Passage to read:

+++

12. That the scope of the change proposed should be subject to primary legislation is illustrated by the Regulations themselves. Despite commitments made by the Lord Chancellor, they contain very little detail. No clear provision is made to preserve funding for pre-application work, nor for interim relief. No criteria are set for the determination of ex-gratia payments. Perhaps most worryingly, the ex-gratia payments are to be made subject to the discretion of the Lord Chancellor with no provision made for independent review or appeal. The implications of this proposal are most stark for cases brought against the Ministry of Justice or its agencies. These and many other concerns raised about the drafting – not the principle – of the changes proposed remain yet to be resolved. The Government proposes that the changes must take effect on 22 April 2014 and will apply to all individuals seeking legal aid to challenge a public decision after that date. In light of the limited evidence produced to support the Government’s case for change and that there is no immediate risk to the operation of the Administrative Court, Members may wish to consider whether such speedy implementation is either necessary or wise.

New Clause 2 – Permission hearings, costs and balanced reform

Proposed Amendment

(1) The High Court shall order the costs of any hearing to determine an application for leave pursuant to section 31 of the Supreme Courts Act 1981 to be paid by the unsuccessful party unless there are exceptional circumstances which would make such an order unjust.

+++

Data shown:
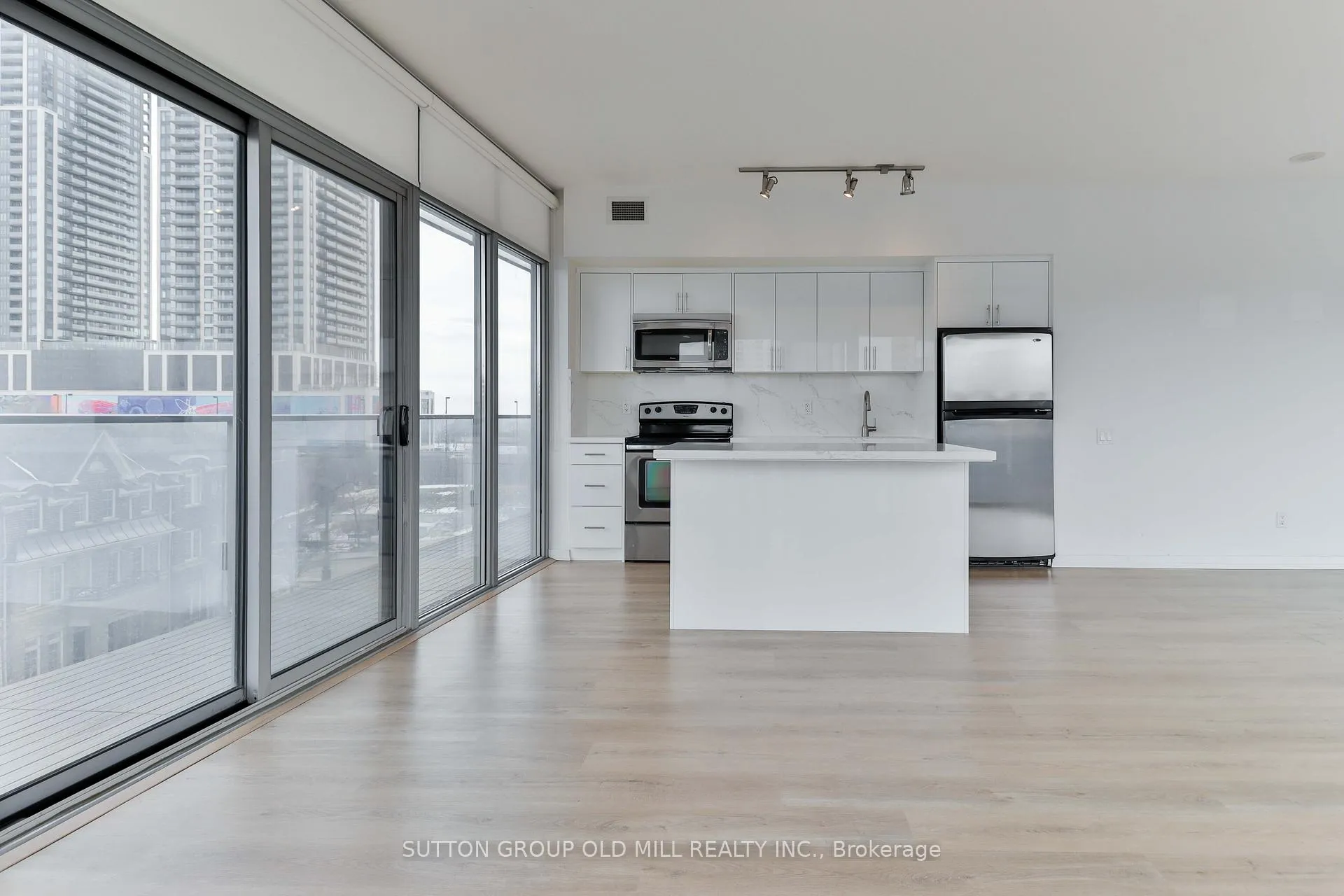 Photo 13 of Unit 414, 103 The Queensway Avenue, Toronto, High Park-Swansea — HOMEH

+++

Task requirements:
In the passage on the legal aid regulations, on what date does the Government propose that the changes take effect?

Expected answer:
22 April 2014